# [AUFGABE 1]
Nenne alle Bestandteile, die das Interview über die Weltaktienmärkte für das „Goldilocks-Szenario“ aufzählt.
# [AUFGABE 2]
Gib aus dem Interview über die Weltaktienmärkte den Abschnitt wortgetreu wieder, der mit den Worten „Schaumburger: Der DAX“ beginnt und mit „erscheint besonders labil.“ endet.

# [VORLIEGENDER TEXT]

The Age of Goldilocks

02.04.2024

Befinden sich die Weltaktienmärkte in übertriebener Euphorie oder in vornehmer Zurückhaltung? Sein Resümee zum abgelaufenen ersten Quartal sowie einen Ausblick auf die Jahresentwicklung gibt Zoltan Schaumburger, Portfoliomanager bei Dolphinvest Capital GmbH.

fw: Wie fällt Ihr Fazit zum ersten Quartal des laufenden Jahres aus?

Zoltan Schaumburger: Die Weltaktienmärkte befinden sich seit Herbst 2022 in einer Bullenmarkt-Phase. Dies führte im Laufe des ersten Quartals des aktuellen Jahres dazu, dass erstmals seit 40 Jahren der US-amerikanische, der japanische und der deutsche Aktienmarkt zeitgleich neue historische Höchststände erreichten. Das „Goldilocks-Szenario“ (niedrige Inflation, niedrige Zinsen, moderates Wachstum) wird von den Marktteilnehmern aufrechterhalten. Die Erwartung moderaten Wachstums wird untermauert durch Hoffnungen großer Produktivitätssteigerungen aufgrund des Einsatzeskünstlicher Intelligenz – massive Umsatzsteigerungen bei Halbleiterherstellern werden als Beweis für diesen robusten Trend herangezogen. Inwieweit die zweifellos intakte, strukturelle Nachfrage nach Halbleitern tatsächlich es aber vermögen wird, eine mögliche konjunkturelle Abkühlung abzufangen, werden die kommende Quartale zeigen.

fw: Der DAX notiert Ende März um die 18.000er Marke. Ist das Ende der Hausse erreicht?

Schaumburger: Der DAX hat seit dem Tief vom Oktober 2022 bereits über 55 % zugelegt und befindet sich mit zahlreichen anderen europäischen Märkten – nahezu im Gleichklang – im Rallyemodus auf Allzeithochs. Dabei erscheint das Goldilocks-Szenario, das auch auf Europa Anwendung zu finden scheint, zunehmend hinterfragbar: große geopolitische wie realwirtschaftliche Herausforderungen erhöhen die Fragilität, angefangen beim globalen Superwahljahr 2024 bis hin zu wachstums- und wohlstandsfeindlichen Exzessen – vor allem in einer zunehmend planwirtschaftlich ausgerichteten europäischen Bürokratie. Ein Ende der Hausse ist vor diesem Hintergrund zwar schwer prognostizierbar, aber die europäische Achillesferse erscheint besonders labil.

# [DATEN]
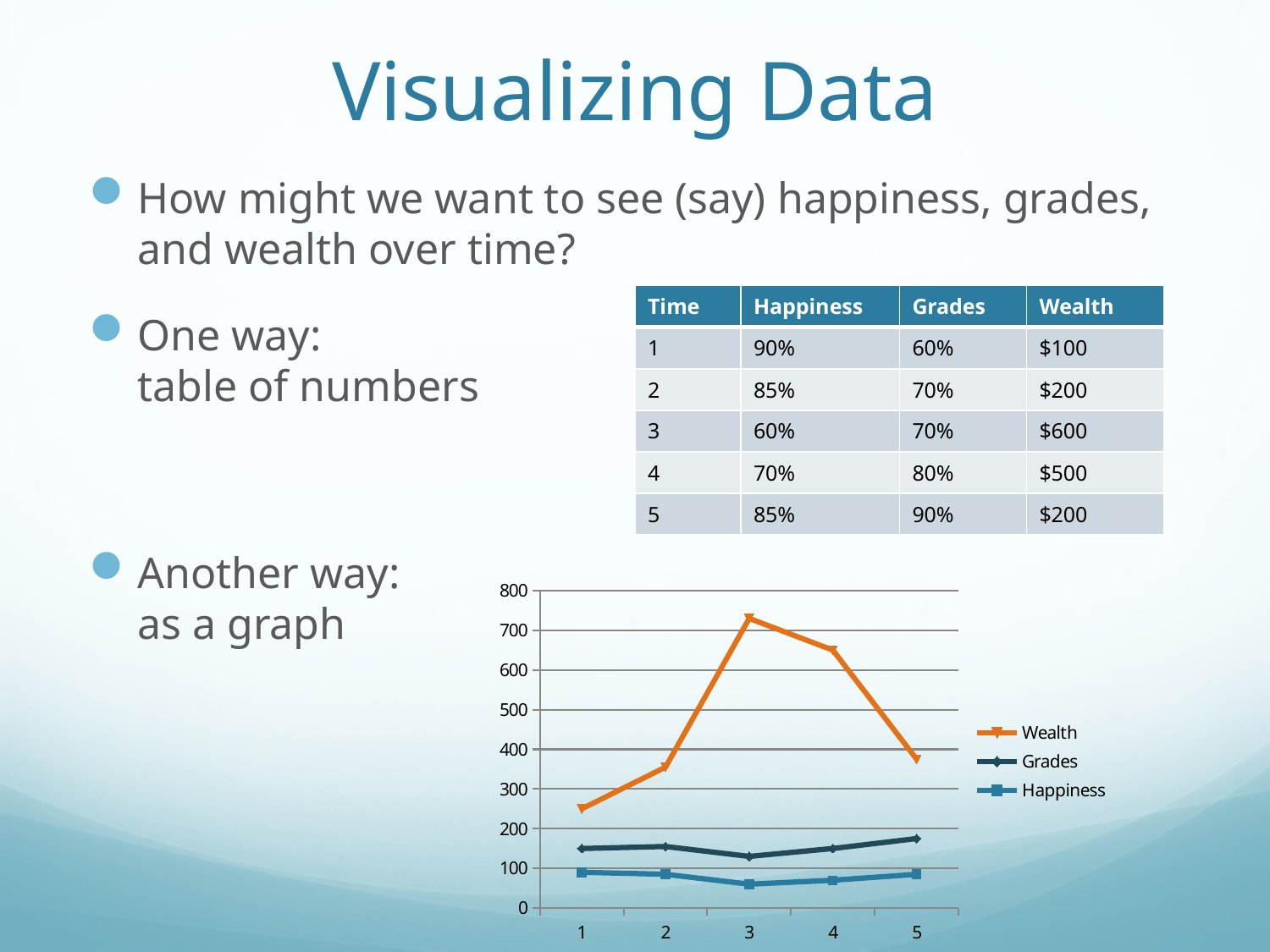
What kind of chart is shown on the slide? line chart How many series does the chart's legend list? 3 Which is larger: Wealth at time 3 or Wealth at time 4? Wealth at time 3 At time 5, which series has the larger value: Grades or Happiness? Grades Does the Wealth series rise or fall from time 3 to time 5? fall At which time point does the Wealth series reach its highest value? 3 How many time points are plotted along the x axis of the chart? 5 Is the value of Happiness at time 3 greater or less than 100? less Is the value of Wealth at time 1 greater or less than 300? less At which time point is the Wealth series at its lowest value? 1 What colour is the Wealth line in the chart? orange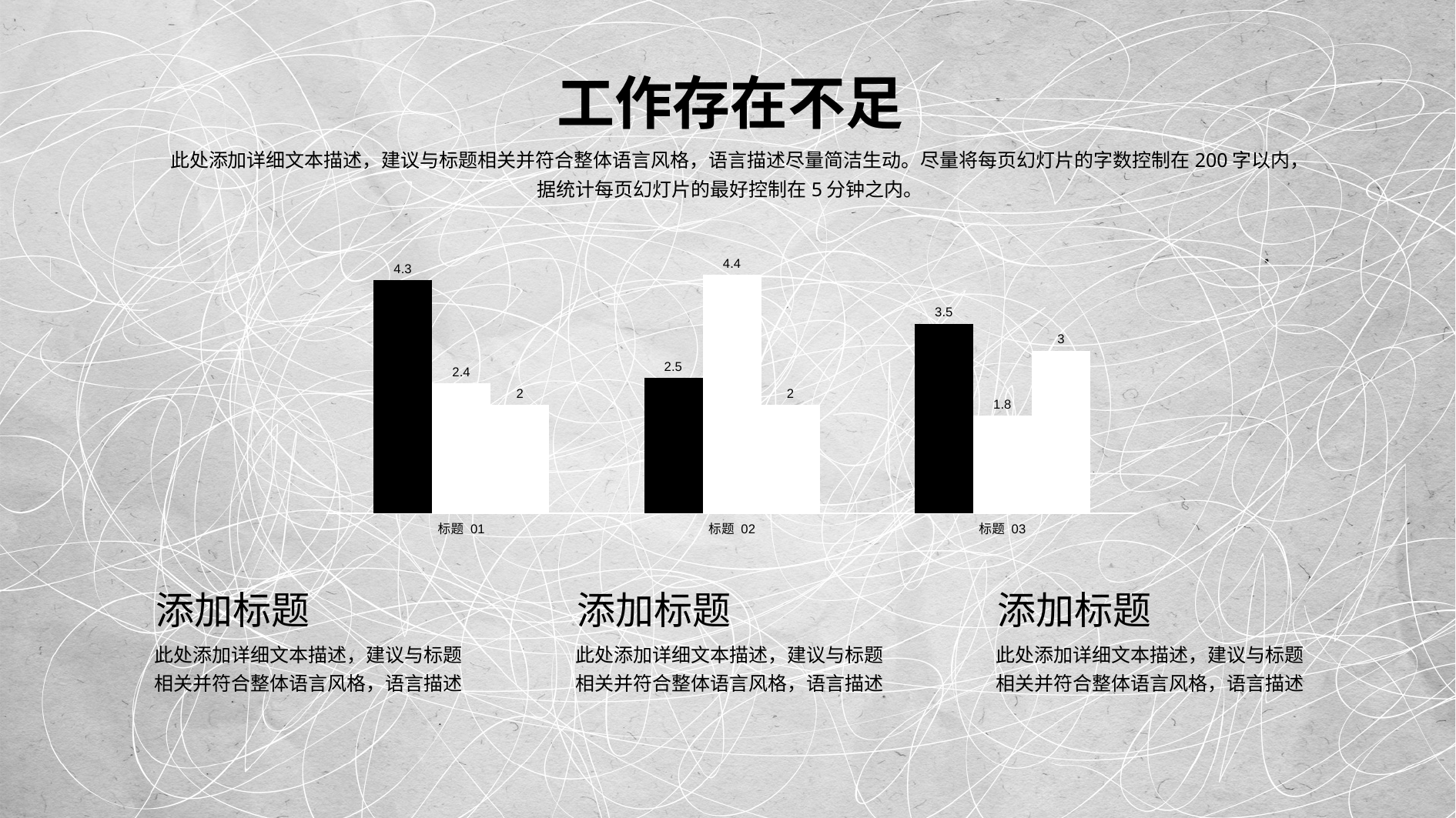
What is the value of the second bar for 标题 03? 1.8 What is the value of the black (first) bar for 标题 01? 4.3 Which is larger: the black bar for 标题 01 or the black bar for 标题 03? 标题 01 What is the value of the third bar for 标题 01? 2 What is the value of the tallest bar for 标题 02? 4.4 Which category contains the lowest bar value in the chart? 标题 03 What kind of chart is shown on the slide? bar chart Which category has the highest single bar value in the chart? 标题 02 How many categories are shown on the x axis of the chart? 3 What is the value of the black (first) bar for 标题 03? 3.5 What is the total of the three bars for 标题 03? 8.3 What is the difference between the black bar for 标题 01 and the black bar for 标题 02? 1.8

# [LÖSUNG 1]
niedrige Inflation, niedrige Zinsen, moderates Wachstum

# [LÖSUNG 2]
Schaumburger: Der DAX hat seit dem Tief vom Oktober 2022 bereits über 55 % zugelegt und befindet sich mit zahlreichen anderen europäischen Märkten – nahezu im Gleichklang – im Rallyemodus auf Allzeithochs. Dabei erscheint das Goldilocks-Szenario, das auch auf Europa Anwendung zu finden scheint, zunehmend hinterfragbar: große geopolitische wie realwirtschaftliche Herausforderungen erhöhen die Fragilität, angefangen beim globalen Superwahljahr 2024 bis hin zu wachstums- und wohlstandsfeindlichen Exzessen – vor allem in einer zunehmend planwirtschaftlich ausgerichteten europäischen Bürokratie. Ein Ende der Hausse ist vor diesem Hintergrund zwar schwer prognostizierbar, aber die europäische Achillesferse erscheint besonders labil.